# [TASK PROMPT]
In this exercise, write out the data word for word and leave every image out.

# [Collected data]

::::

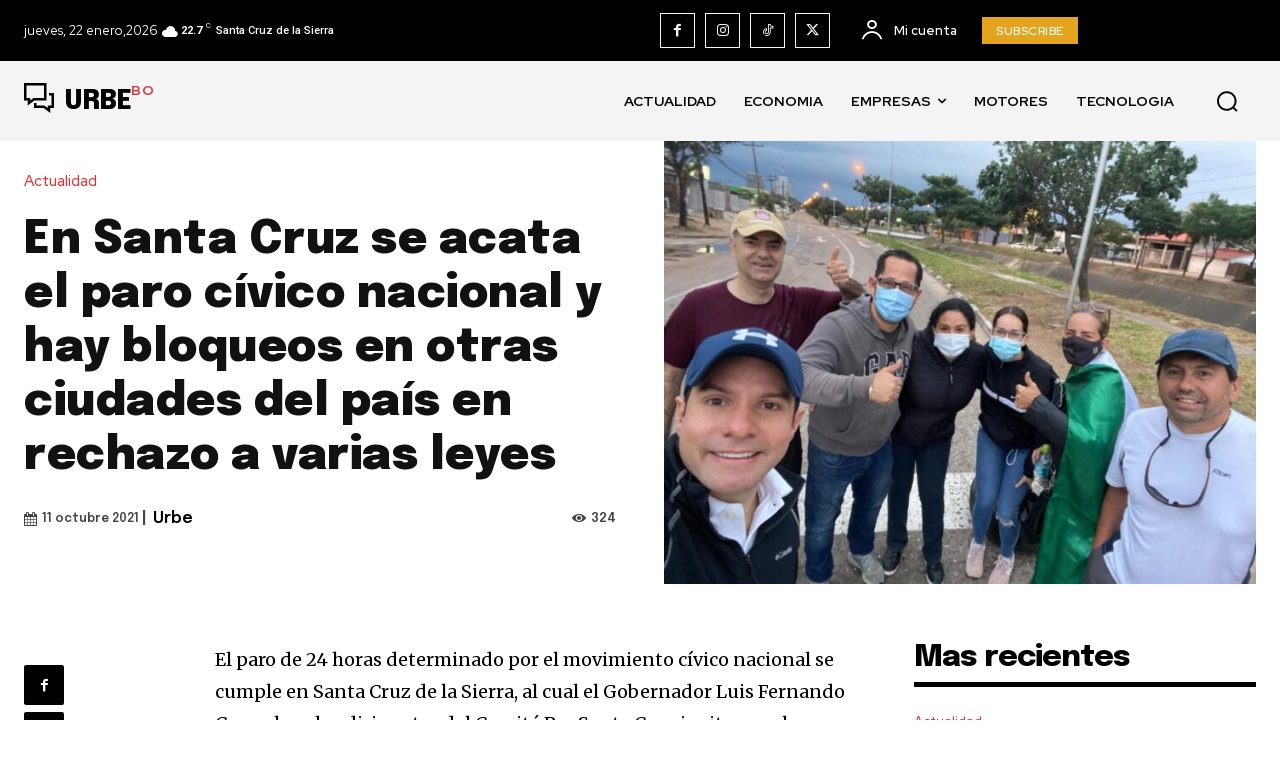

--- FILE ---
content_type: text/html; charset=UTF-8
request_url: https://urbe.bo/wp-admin/admin-ajax.php?td_theme_name=Newspaper&v=12.6.3
body_size: -249
content:
{"66980":324}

::::

# [ANSWER TO THIS TASK]
--- FILE ---
content_type: text/html; charset=UTF-8
request_url: https://urbe.bo/wp-admin/admin-ajax.php?td_theme_name=Newspaper&v=12.6.3
body_size: -249
content:
{"66980":324}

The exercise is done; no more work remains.